* Excerpt *
== Segment start ==
- Deron Williams has been playing a little passively dealing with all the lingering injury issues he has and that's not going to get it done. He has to be out there creating offense because no one else in the starting line-up is doing it. He doesn't really move that well anymore but he's still big as hell for a PG with a great handle and a good shot so he can always create something. I'd like to see him more in the post where he can take advantage of his size. When he's playing well, this version of the Mavs has a chance.
- So far this season, Dallas reminds me a lot of those Brooklyn teams that Williams was on. They got a lot of big names with a lot of history but they are S-L-O-W. The two most explosive players in their starting unit are both coming off serious injuries and playing on minutes restrictions. This has to be the slowest starting 5 in the league and their transition defense is non-existent. The lowlight had to be everyone watching Toney Douglas amble his way to the rim after he stole the ball in the 4Q. If a fast team can get the Mavs playing in space on defense, it's over. Until Matthews and Parsons get healthy, I fully expect them to lose every single game they play against a good team.
- The story of the night for the Mavs was Dwight Powell - he had 15 points and 7 rebounds on 9 shots and he was +20 in 26 minutes. He pretty much single-handedly kept them in the game in the first half and he probably should have won his 2nd consecutive Plains Capital Bank Player of the Game Award. He's going to struggle with consistency and there are going to be nights when his shot isn't falling and he's not playing much defense but the Mavs absolutely have to have him out there. He gives them badly needed energy and athleticism in their frontcourt and he gives them a guy who can finish at the rim, step out to 20 feet and put the ball on the floor and do interesting things with it. The nice thing about the extended run he has gotten at the beginning of the season is that he's starting to play with more confidence because he knows he can have 1-2 bad plays and Carlisle isn't going to yank him immediately.
== Segment end ==
* Exercise A *
Quote the stretch of the Mavs commentary from "- So far this" through "a good team.".
* Exercise B *
Write the next part of the Mavs commentary, picking up after its final sentence.
The lines that follow have nothing to do with the Mavs commentary.

* Data shown *
== Segment start ==
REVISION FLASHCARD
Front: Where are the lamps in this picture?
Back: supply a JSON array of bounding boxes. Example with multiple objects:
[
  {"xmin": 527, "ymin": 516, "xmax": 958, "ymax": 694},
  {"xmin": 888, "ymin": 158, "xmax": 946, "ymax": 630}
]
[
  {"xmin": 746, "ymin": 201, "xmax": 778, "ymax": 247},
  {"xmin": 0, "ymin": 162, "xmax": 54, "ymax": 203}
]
== Segment end ==
* Answer box A *
- So far this season, Dallas reminds me a lot of those Brooklyn teams that Williams was on. They got a lot of big names with a lot of history but they are S-L-O-W. The two most explosive players in their starting unit are both coming off serious injuries and playing on minutes restrictions. This has to be the slowest starting 5 in the league and their transition defense is non-existent. The lowlight had to be everyone watching Toney Douglas amble his way to the rim after he stole the ball in the 4Q. If a fast team can get the Mavs playing in space on defense, it's over. Until Matthews and Parsons get healthy, I fully expect them to lose every single game they play against a good team.

* Answer box B *
- That's pretty much the opposite of the situation with Justin Anderson who I don't expect to play much at all this season. The game is way too fast for him right now and Rick has zero confidence in him even though on paper his skill-set is exactly what this team needs. His problem is that his entire offensive game depends on his 3-point shot and it's hard for a rookie who A) has never shot from that far before B) has never played so few minutes before and C) has never had a smaller role in the offense before in his life to walk into the league and be a consistent 3-point shooter. Pretty much all the value he can provide will come on defense and in transition and that's a pretty tough task for a rookie whose never seen any of these players before, doesn't know their scouting reports and has never faced these types of athletes before.
- Long story short, Rick Carlisle doesn't play rookies and I don't expect Anderson to break that trend.
- Jeremy Evans hasn't played much early in the season but the Mavs are going to need to see what they have in him because they need as much length, athleticism and energy as they can find. I'm intrigued by line-ups with Evans and Powell upfront, which would be by far the bounciest duo that Carlisle could put on the floor. That's a combination that could work really well with a healthy Parsons.
- In lieu of a long-winded and repetitive rant about JJ Barea, I'll just leave it like this:
The Mavs outscored the Pelicans by 41.5 points per 100 in Dwight Powell's 25:45 of playing time. 138.4 OffRtg!
— Bobby Karalla (@bobbykaralla) November 8, 2015
more ray ray
less jj
— Austin (@garooya) November 8, 2015
I don't watch many Mavs road games because I see so much of them at home so the 3 games this week - TOR, CHA, NOP - were my first extended look at this team this season. It was hard to watch. There was a lot of really bad basketball in that stretch and I found myself asking a lot of existential questions about what I am doing with my life as I biked home from these games. Lets just put it this way - I'm counting the days until Javale McGee gets healthy.